(Records from a dataset)
────────────────

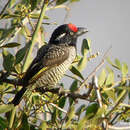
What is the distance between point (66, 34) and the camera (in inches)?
154

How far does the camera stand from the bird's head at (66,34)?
3881mm

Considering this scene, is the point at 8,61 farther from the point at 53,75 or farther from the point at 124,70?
the point at 53,75

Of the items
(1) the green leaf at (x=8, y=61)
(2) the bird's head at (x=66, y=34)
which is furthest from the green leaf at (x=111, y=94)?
(2) the bird's head at (x=66, y=34)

────────────────

Task goal ▸
Edit the records so that each "camera" becomes "lens", leaving all other text untouched, and write them out again without the pictures.

The result ▸
What is the distance between point (66, 34) and the lens (in inches)?
154

How far does the lens stand from the bird's head at (66,34)?
3881mm

Considering this scene, is the point at 8,61 farther from the point at 53,75 or farther from the point at 124,70?
the point at 53,75

Of the items
(1) the green leaf at (x=8, y=61)
(2) the bird's head at (x=66, y=34)
which is furthest from the green leaf at (x=111, y=94)?
(2) the bird's head at (x=66, y=34)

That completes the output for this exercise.